> **WHAT IS REQUIRED**: Copy the following records word for word, without any changes.
--- start ---
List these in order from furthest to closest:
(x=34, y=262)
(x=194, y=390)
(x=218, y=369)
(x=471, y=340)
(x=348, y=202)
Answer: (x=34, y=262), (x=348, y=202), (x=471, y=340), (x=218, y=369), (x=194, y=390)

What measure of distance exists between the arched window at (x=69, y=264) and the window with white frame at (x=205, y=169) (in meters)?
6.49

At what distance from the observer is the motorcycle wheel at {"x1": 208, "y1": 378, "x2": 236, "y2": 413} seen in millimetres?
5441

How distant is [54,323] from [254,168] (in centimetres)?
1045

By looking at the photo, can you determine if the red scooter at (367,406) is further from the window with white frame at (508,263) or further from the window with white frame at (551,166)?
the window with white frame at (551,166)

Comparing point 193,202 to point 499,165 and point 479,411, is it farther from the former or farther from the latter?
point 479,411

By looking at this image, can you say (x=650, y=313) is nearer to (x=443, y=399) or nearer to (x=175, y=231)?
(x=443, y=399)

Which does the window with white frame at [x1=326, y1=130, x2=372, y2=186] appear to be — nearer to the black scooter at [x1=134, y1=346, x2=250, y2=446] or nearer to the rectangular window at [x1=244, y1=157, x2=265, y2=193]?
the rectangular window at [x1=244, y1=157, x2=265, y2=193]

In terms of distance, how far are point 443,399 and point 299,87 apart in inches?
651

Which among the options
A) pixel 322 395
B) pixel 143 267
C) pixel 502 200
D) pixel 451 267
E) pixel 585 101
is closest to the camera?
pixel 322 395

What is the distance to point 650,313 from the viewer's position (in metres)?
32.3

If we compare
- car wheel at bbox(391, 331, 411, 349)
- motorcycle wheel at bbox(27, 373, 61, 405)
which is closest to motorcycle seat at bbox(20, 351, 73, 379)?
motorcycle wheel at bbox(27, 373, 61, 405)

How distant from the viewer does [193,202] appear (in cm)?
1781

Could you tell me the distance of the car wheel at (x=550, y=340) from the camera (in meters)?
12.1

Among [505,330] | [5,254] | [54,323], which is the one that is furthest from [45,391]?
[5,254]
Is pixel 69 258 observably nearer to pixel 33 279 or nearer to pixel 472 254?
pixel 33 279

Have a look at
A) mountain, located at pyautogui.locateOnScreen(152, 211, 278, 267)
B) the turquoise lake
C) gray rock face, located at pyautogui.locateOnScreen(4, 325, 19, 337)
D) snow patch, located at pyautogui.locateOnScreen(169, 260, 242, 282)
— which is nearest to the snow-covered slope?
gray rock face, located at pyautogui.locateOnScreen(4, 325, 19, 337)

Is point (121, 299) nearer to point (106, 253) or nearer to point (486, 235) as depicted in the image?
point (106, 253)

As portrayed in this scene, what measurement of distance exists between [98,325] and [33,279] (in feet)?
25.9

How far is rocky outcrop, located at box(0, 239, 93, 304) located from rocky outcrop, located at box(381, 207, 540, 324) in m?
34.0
--- end ---
> **ANSWER IN FULL**:
List these in order from furthest to closest:
(x=34, y=262)
(x=194, y=390)
(x=218, y=369)
(x=471, y=340)
(x=348, y=202)
Answer: (x=34, y=262), (x=348, y=202), (x=471, y=340), (x=218, y=369), (x=194, y=390)

What measure of distance exists between the arched window at (x=69, y=264) and the window with white frame at (x=205, y=169) (in meters)?
6.49

At what distance from the observer is the motorcycle wheel at {"x1": 208, "y1": 378, "x2": 236, "y2": 413} seen in millimetres?
5441

How distant is [54,323] from [254,168] (in centimetres)?
1045

By looking at the photo, can you determine if the red scooter at (367,406) is further from the window with white frame at (508,263) or further from the window with white frame at (551,166)?
the window with white frame at (551,166)

Comparing point 193,202 to point 499,165 and point 479,411, is it farther from the former or farther from the latter?
point 479,411

By looking at this image, can you say (x=650, y=313) is nearer to (x=443, y=399) or nearer to (x=175, y=231)?
(x=443, y=399)

Which does the window with white frame at [x1=326, y1=130, x2=372, y2=186] appear to be — nearer to the black scooter at [x1=134, y1=346, x2=250, y2=446] or nearer to the rectangular window at [x1=244, y1=157, x2=265, y2=193]?
the rectangular window at [x1=244, y1=157, x2=265, y2=193]

In terms of distance, how far are point 443,399 and point 299,87 apart in inches?
651

Which among the options
A) pixel 322 395
B) pixel 143 267
C) pixel 502 200
D) pixel 451 267
E) pixel 585 101
is closest to the camera?
pixel 322 395

What is the distance to point 650,313 from the viewer's position (in metres)?
32.3

If we compare
- car wheel at bbox(391, 331, 411, 349)
- motorcycle wheel at bbox(27, 373, 61, 405)
which is closest to motorcycle seat at bbox(20, 351, 73, 379)?
motorcycle wheel at bbox(27, 373, 61, 405)

How distant from the viewer does [193,202] appear (in cm)?
1781

Could you tell me the distance of the car wheel at (x=550, y=340) from the camera (in meters)?
12.1

Among [505,330] | [5,254] | [54,323], which is the one that is furthest from [45,391]?
[5,254]
Is pixel 69 258 observably nearer to pixel 33 279 or nearer to pixel 472 254?
pixel 33 279

Have a look at
A) mountain, located at pyautogui.locateOnScreen(152, 211, 278, 267)
B) the turquoise lake
C) gray rock face, located at pyautogui.locateOnScreen(4, 325, 19, 337)
D) snow patch, located at pyautogui.locateOnScreen(169, 260, 242, 282)
— which is nearest to the snow-covered slope?
gray rock face, located at pyautogui.locateOnScreen(4, 325, 19, 337)

Is point (121, 299) nearer to point (106, 253) or nearer to point (486, 235) as depicted in the image?
point (106, 253)

As portrayed in this scene, what measurement of distance exists between [98,325] and [33,279] (in feet)?
25.9

How far is rocky outcrop, located at box(0, 239, 93, 304) located from rocky outcrop, located at box(381, 207, 540, 324) in m?
34.0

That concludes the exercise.